Aterrizaje en la Luna


No, este señor no fue ayer a trabajar, y mucho menos por Cataluña y por los catalanes, aunque la pose y el escenario quieran convencernos de lo contrario. Porque la mano izquierda es la clásica mano sobre el teclado cuando no hay intención de teclear. La derecha no se ve, pero no le falta. Tampoco le falta rostro, de hecho tiene mucho rostro. Pero no parece el rostro de alguien poniéndose al día -querella de la fiscalía por rebelión, sedición y malversación contra él mismo y otros-. O sí: hay gente capaz de sonreír hasta en la horca. A lo mejor sucede que el exconseller Josep Rull dejó apagado el ordenador mientras le hacían el retrato, o es que desconoce cómo accionar el artefacto: hay políticos que han llegado alto sin necesidad de saber para qué sirve la tecla «on». La foto la colgó en Twitter el interesado con este texto: «En el despacho ejerciendo las responsabilidades que nos ha encomendado el pueblo de Cataluña». Puestos a mentir, hacerlo a lo grande: ejerciendo/responsabilidades/encomienda del pueblo... Después puso pies en polvorosa para no sumar otro delito, el de usurpación.
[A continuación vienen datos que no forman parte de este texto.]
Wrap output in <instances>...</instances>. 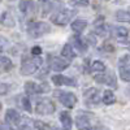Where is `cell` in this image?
<instances>
[{
	"mask_svg": "<svg viewBox=\"0 0 130 130\" xmlns=\"http://www.w3.org/2000/svg\"><path fill=\"white\" fill-rule=\"evenodd\" d=\"M40 65H42V59H39L38 56H34V57L24 56L22 62H21V74L22 75L34 74Z\"/></svg>",
	"mask_w": 130,
	"mask_h": 130,
	"instance_id": "6da1fadb",
	"label": "cell"
},
{
	"mask_svg": "<svg viewBox=\"0 0 130 130\" xmlns=\"http://www.w3.org/2000/svg\"><path fill=\"white\" fill-rule=\"evenodd\" d=\"M50 31L51 26L47 22H43V21H34V22H30L27 25V34L34 39L48 34Z\"/></svg>",
	"mask_w": 130,
	"mask_h": 130,
	"instance_id": "7a4b0ae2",
	"label": "cell"
},
{
	"mask_svg": "<svg viewBox=\"0 0 130 130\" xmlns=\"http://www.w3.org/2000/svg\"><path fill=\"white\" fill-rule=\"evenodd\" d=\"M75 14H77V10L74 9H61L51 16V22L57 26H65L70 22Z\"/></svg>",
	"mask_w": 130,
	"mask_h": 130,
	"instance_id": "3957f363",
	"label": "cell"
},
{
	"mask_svg": "<svg viewBox=\"0 0 130 130\" xmlns=\"http://www.w3.org/2000/svg\"><path fill=\"white\" fill-rule=\"evenodd\" d=\"M55 96L60 100V103L67 107V108H73L77 104V96L73 92H68V91H55Z\"/></svg>",
	"mask_w": 130,
	"mask_h": 130,
	"instance_id": "277c9868",
	"label": "cell"
},
{
	"mask_svg": "<svg viewBox=\"0 0 130 130\" xmlns=\"http://www.w3.org/2000/svg\"><path fill=\"white\" fill-rule=\"evenodd\" d=\"M35 111H37L38 115H42V116L52 115L53 112H55V105H53V103L50 99L43 98V99L38 100L37 107H35Z\"/></svg>",
	"mask_w": 130,
	"mask_h": 130,
	"instance_id": "5b68a950",
	"label": "cell"
},
{
	"mask_svg": "<svg viewBox=\"0 0 130 130\" xmlns=\"http://www.w3.org/2000/svg\"><path fill=\"white\" fill-rule=\"evenodd\" d=\"M118 72L120 78L125 82H130V57L127 55L122 56L118 61Z\"/></svg>",
	"mask_w": 130,
	"mask_h": 130,
	"instance_id": "8992f818",
	"label": "cell"
},
{
	"mask_svg": "<svg viewBox=\"0 0 130 130\" xmlns=\"http://www.w3.org/2000/svg\"><path fill=\"white\" fill-rule=\"evenodd\" d=\"M94 79L98 83H103L107 86H111V87H117V82H116V75L113 72H103L102 74H95Z\"/></svg>",
	"mask_w": 130,
	"mask_h": 130,
	"instance_id": "52a82bcc",
	"label": "cell"
},
{
	"mask_svg": "<svg viewBox=\"0 0 130 130\" xmlns=\"http://www.w3.org/2000/svg\"><path fill=\"white\" fill-rule=\"evenodd\" d=\"M112 34L116 38V40L121 44H129L130 43V30L124 26H115Z\"/></svg>",
	"mask_w": 130,
	"mask_h": 130,
	"instance_id": "ba28073f",
	"label": "cell"
},
{
	"mask_svg": "<svg viewBox=\"0 0 130 130\" xmlns=\"http://www.w3.org/2000/svg\"><path fill=\"white\" fill-rule=\"evenodd\" d=\"M83 96H85L86 104H87L89 107H95V105L99 104V102H100V92H99V90L95 89V87H91L89 90H86Z\"/></svg>",
	"mask_w": 130,
	"mask_h": 130,
	"instance_id": "9c48e42d",
	"label": "cell"
},
{
	"mask_svg": "<svg viewBox=\"0 0 130 130\" xmlns=\"http://www.w3.org/2000/svg\"><path fill=\"white\" fill-rule=\"evenodd\" d=\"M48 62H50V68L55 72H62L70 65V60H64V59L56 57V56H53V57L50 56Z\"/></svg>",
	"mask_w": 130,
	"mask_h": 130,
	"instance_id": "30bf717a",
	"label": "cell"
},
{
	"mask_svg": "<svg viewBox=\"0 0 130 130\" xmlns=\"http://www.w3.org/2000/svg\"><path fill=\"white\" fill-rule=\"evenodd\" d=\"M25 91L29 95H34V94H42L48 91V86L47 85H38L35 82H26L25 83Z\"/></svg>",
	"mask_w": 130,
	"mask_h": 130,
	"instance_id": "8fae6325",
	"label": "cell"
},
{
	"mask_svg": "<svg viewBox=\"0 0 130 130\" xmlns=\"http://www.w3.org/2000/svg\"><path fill=\"white\" fill-rule=\"evenodd\" d=\"M90 118H91V115L90 113H86V112H82V113H78L77 117H75V124H77V127L79 130H86L91 127V122H90Z\"/></svg>",
	"mask_w": 130,
	"mask_h": 130,
	"instance_id": "7c38bea8",
	"label": "cell"
},
{
	"mask_svg": "<svg viewBox=\"0 0 130 130\" xmlns=\"http://www.w3.org/2000/svg\"><path fill=\"white\" fill-rule=\"evenodd\" d=\"M52 82L55 83L56 86H73V87H75L77 86V82H75V79L73 78H69L67 77V75H62V74H55L52 75Z\"/></svg>",
	"mask_w": 130,
	"mask_h": 130,
	"instance_id": "4fadbf2b",
	"label": "cell"
},
{
	"mask_svg": "<svg viewBox=\"0 0 130 130\" xmlns=\"http://www.w3.org/2000/svg\"><path fill=\"white\" fill-rule=\"evenodd\" d=\"M18 8H20V12L24 16H30L35 12V4L32 0H21Z\"/></svg>",
	"mask_w": 130,
	"mask_h": 130,
	"instance_id": "5bb4252c",
	"label": "cell"
},
{
	"mask_svg": "<svg viewBox=\"0 0 130 130\" xmlns=\"http://www.w3.org/2000/svg\"><path fill=\"white\" fill-rule=\"evenodd\" d=\"M59 118H60V122H61V126H62L64 130H70V129H72V126H73V120H72L69 112L62 111V112L60 113Z\"/></svg>",
	"mask_w": 130,
	"mask_h": 130,
	"instance_id": "9a60e30c",
	"label": "cell"
},
{
	"mask_svg": "<svg viewBox=\"0 0 130 130\" xmlns=\"http://www.w3.org/2000/svg\"><path fill=\"white\" fill-rule=\"evenodd\" d=\"M72 46L74 48H77L79 52H86V50H87V42L82 38H79L78 35H74L72 38Z\"/></svg>",
	"mask_w": 130,
	"mask_h": 130,
	"instance_id": "2e32d148",
	"label": "cell"
},
{
	"mask_svg": "<svg viewBox=\"0 0 130 130\" xmlns=\"http://www.w3.org/2000/svg\"><path fill=\"white\" fill-rule=\"evenodd\" d=\"M86 27H87V21H86V20H74L72 22V30L77 35L82 34Z\"/></svg>",
	"mask_w": 130,
	"mask_h": 130,
	"instance_id": "e0dca14e",
	"label": "cell"
},
{
	"mask_svg": "<svg viewBox=\"0 0 130 130\" xmlns=\"http://www.w3.org/2000/svg\"><path fill=\"white\" fill-rule=\"evenodd\" d=\"M5 121L9 124H20L21 121V115L16 111V109H8L5 113Z\"/></svg>",
	"mask_w": 130,
	"mask_h": 130,
	"instance_id": "ac0fdd59",
	"label": "cell"
},
{
	"mask_svg": "<svg viewBox=\"0 0 130 130\" xmlns=\"http://www.w3.org/2000/svg\"><path fill=\"white\" fill-rule=\"evenodd\" d=\"M61 56H62L64 59H67V60H72V59H74L75 56H77V53L74 52V47L70 44V43H67V44L62 47V50H61Z\"/></svg>",
	"mask_w": 130,
	"mask_h": 130,
	"instance_id": "d6986e66",
	"label": "cell"
},
{
	"mask_svg": "<svg viewBox=\"0 0 130 130\" xmlns=\"http://www.w3.org/2000/svg\"><path fill=\"white\" fill-rule=\"evenodd\" d=\"M115 17H116L117 21H120V22H127V24H130V8L117 10Z\"/></svg>",
	"mask_w": 130,
	"mask_h": 130,
	"instance_id": "ffe728a7",
	"label": "cell"
},
{
	"mask_svg": "<svg viewBox=\"0 0 130 130\" xmlns=\"http://www.w3.org/2000/svg\"><path fill=\"white\" fill-rule=\"evenodd\" d=\"M0 68H2V70L4 73L5 72H10L13 69L12 60H10L9 57H7V56H2V59H0Z\"/></svg>",
	"mask_w": 130,
	"mask_h": 130,
	"instance_id": "44dd1931",
	"label": "cell"
},
{
	"mask_svg": "<svg viewBox=\"0 0 130 130\" xmlns=\"http://www.w3.org/2000/svg\"><path fill=\"white\" fill-rule=\"evenodd\" d=\"M94 32H95L96 35H99V37H107L108 29H107V26L103 24V20H100L99 22H96L95 29H94Z\"/></svg>",
	"mask_w": 130,
	"mask_h": 130,
	"instance_id": "7402d4cb",
	"label": "cell"
},
{
	"mask_svg": "<svg viewBox=\"0 0 130 130\" xmlns=\"http://www.w3.org/2000/svg\"><path fill=\"white\" fill-rule=\"evenodd\" d=\"M115 102H116V96H115L113 91L105 90V91L103 92V103L107 104V105H111V104H113Z\"/></svg>",
	"mask_w": 130,
	"mask_h": 130,
	"instance_id": "603a6c76",
	"label": "cell"
},
{
	"mask_svg": "<svg viewBox=\"0 0 130 130\" xmlns=\"http://www.w3.org/2000/svg\"><path fill=\"white\" fill-rule=\"evenodd\" d=\"M90 69H91L92 72H98V73H103V72H105V70H107L104 62H103V61H99V60L92 61V62H91V65H90Z\"/></svg>",
	"mask_w": 130,
	"mask_h": 130,
	"instance_id": "cb8c5ba5",
	"label": "cell"
},
{
	"mask_svg": "<svg viewBox=\"0 0 130 130\" xmlns=\"http://www.w3.org/2000/svg\"><path fill=\"white\" fill-rule=\"evenodd\" d=\"M2 25L7 26V27H13L14 26V20L12 18V16H10L9 13L4 12L2 14Z\"/></svg>",
	"mask_w": 130,
	"mask_h": 130,
	"instance_id": "d4e9b609",
	"label": "cell"
},
{
	"mask_svg": "<svg viewBox=\"0 0 130 130\" xmlns=\"http://www.w3.org/2000/svg\"><path fill=\"white\" fill-rule=\"evenodd\" d=\"M20 104L26 112H29V113L31 112V104H30V99L27 96H21L20 98Z\"/></svg>",
	"mask_w": 130,
	"mask_h": 130,
	"instance_id": "484cf974",
	"label": "cell"
},
{
	"mask_svg": "<svg viewBox=\"0 0 130 130\" xmlns=\"http://www.w3.org/2000/svg\"><path fill=\"white\" fill-rule=\"evenodd\" d=\"M69 4L72 7H89L90 2L89 0H70Z\"/></svg>",
	"mask_w": 130,
	"mask_h": 130,
	"instance_id": "4316f807",
	"label": "cell"
},
{
	"mask_svg": "<svg viewBox=\"0 0 130 130\" xmlns=\"http://www.w3.org/2000/svg\"><path fill=\"white\" fill-rule=\"evenodd\" d=\"M102 50L103 51H107V52H115V46L112 44L109 40H105L103 43V46H102Z\"/></svg>",
	"mask_w": 130,
	"mask_h": 130,
	"instance_id": "83f0119b",
	"label": "cell"
},
{
	"mask_svg": "<svg viewBox=\"0 0 130 130\" xmlns=\"http://www.w3.org/2000/svg\"><path fill=\"white\" fill-rule=\"evenodd\" d=\"M34 126H35L37 130H48V125L43 121H39V120L34 121Z\"/></svg>",
	"mask_w": 130,
	"mask_h": 130,
	"instance_id": "f1b7e54d",
	"label": "cell"
},
{
	"mask_svg": "<svg viewBox=\"0 0 130 130\" xmlns=\"http://www.w3.org/2000/svg\"><path fill=\"white\" fill-rule=\"evenodd\" d=\"M30 53H31L32 56H40V55H42V48H40L39 46H34V47L31 48Z\"/></svg>",
	"mask_w": 130,
	"mask_h": 130,
	"instance_id": "f546056e",
	"label": "cell"
},
{
	"mask_svg": "<svg viewBox=\"0 0 130 130\" xmlns=\"http://www.w3.org/2000/svg\"><path fill=\"white\" fill-rule=\"evenodd\" d=\"M2 130H13V129L9 125V122H3L2 124Z\"/></svg>",
	"mask_w": 130,
	"mask_h": 130,
	"instance_id": "4dcf8cb0",
	"label": "cell"
},
{
	"mask_svg": "<svg viewBox=\"0 0 130 130\" xmlns=\"http://www.w3.org/2000/svg\"><path fill=\"white\" fill-rule=\"evenodd\" d=\"M7 89H9V86L5 85V83H2V95H5L7 94Z\"/></svg>",
	"mask_w": 130,
	"mask_h": 130,
	"instance_id": "1f68e13d",
	"label": "cell"
},
{
	"mask_svg": "<svg viewBox=\"0 0 130 130\" xmlns=\"http://www.w3.org/2000/svg\"><path fill=\"white\" fill-rule=\"evenodd\" d=\"M91 37H92V32H91V34H90L87 38H89V39H91ZM92 39H94V37H92ZM91 43H92V44L95 46V44H96V40H91Z\"/></svg>",
	"mask_w": 130,
	"mask_h": 130,
	"instance_id": "d6a6232c",
	"label": "cell"
},
{
	"mask_svg": "<svg viewBox=\"0 0 130 130\" xmlns=\"http://www.w3.org/2000/svg\"><path fill=\"white\" fill-rule=\"evenodd\" d=\"M86 130H95V129H94V127L91 126V127H89V129H86Z\"/></svg>",
	"mask_w": 130,
	"mask_h": 130,
	"instance_id": "836d02e7",
	"label": "cell"
},
{
	"mask_svg": "<svg viewBox=\"0 0 130 130\" xmlns=\"http://www.w3.org/2000/svg\"><path fill=\"white\" fill-rule=\"evenodd\" d=\"M40 2H46V0H40Z\"/></svg>",
	"mask_w": 130,
	"mask_h": 130,
	"instance_id": "e575fe53",
	"label": "cell"
},
{
	"mask_svg": "<svg viewBox=\"0 0 130 130\" xmlns=\"http://www.w3.org/2000/svg\"><path fill=\"white\" fill-rule=\"evenodd\" d=\"M9 2H13V0H9Z\"/></svg>",
	"mask_w": 130,
	"mask_h": 130,
	"instance_id": "d590c367",
	"label": "cell"
}]
</instances>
En el despacho podemos ver el gusto de este aventurero en el peor sentido del término por las aventuras de Tintín: una lámina del capitán Haddock con el periodista belga (sí, belga) un cohete a escala y la portada del álbum que lleva por título Aterrizaje en la Luna. Y ahí siguen, él y los de su especie: literalmente en la Luna.